Camas

“The quawmash is now in blume … at a short distance it resembles lakes of fine clear water, so complete is this deseption that on first sight I could have swoarn it was water.”  – Meriwether Lewis, June, 1806, Weippe Prairie, N.E. Idaho* 

“The quawmash is now in sprowte in the Green House… compassed about with Puddles of raine water.”  -Shirley Doolittle-Egerdahl, March 2012, Tadpole Haven Native Plants

 

Camas stands for balance, in my mind.  The Native Americans in the Pacific Northwest relied on Camas bulbs (“quawmash”) as an important starchy component of their diet.  Camas grows in moist parts of open grassy prairies.  In Western Washington, the Native Americans used fire to keep the camas prairies free of Douglas Firs.  In this way, they actively practiced agriculture, but in a way that was in balance with the ecology. 

Oak trees would survive the periodic burning, and indeed, the burning stimulated oak seeds to germinate.  Most of the Puget Sound region’s prairies are in Pierce and Thurston counties, where you can still see our native oak – Garry Oak or Oregon White Oak (Quercus garryana).  But after Indian burning ceased in the mid-1800s, the Douglas Fir forest encroached.  Then of course came settlers with their brand of agriculture.  Now much of the camas prairie-cum-farmland is invaded by roads and driveways, lawns and houses planted by by suburban “settlers”.  Untended remnants of prairie often become overrun by Spanish and Scot’s Broom.  There are efforts to save large prairie areas and some controlled burning has been used.  The Mima Mounds or the Scatter Creek Wildlife Area are good places to see prairies, a.k.a. oak savannahs.  The Washington Native Plant Society has focused on Garry Oak Ecosystems (which include prairies) as a conservation priority.
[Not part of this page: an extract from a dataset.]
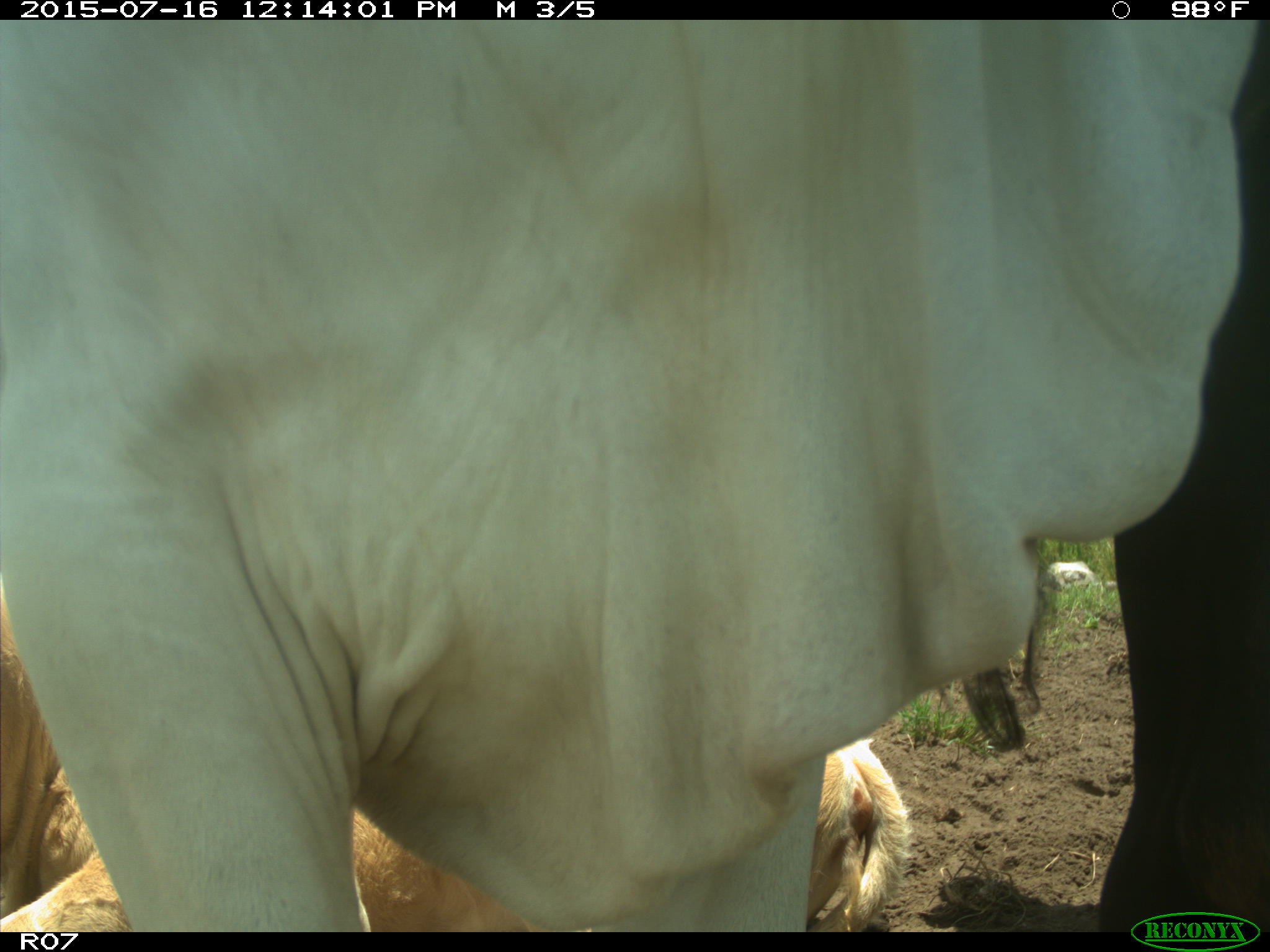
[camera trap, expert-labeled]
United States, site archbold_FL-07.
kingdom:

West of the Cascades, we have two native blue-flowered Camas species, Common Camas (Camassia quamash) and Great Camas (Camassia leichtlinii).  Both of them do well in soil that holds winter moisture – they can be completely inundated — but dries out in the summer.  They readily re-seed themselves, but it is easy to unwittingly weed out their seedlings, which resemble blades of grass.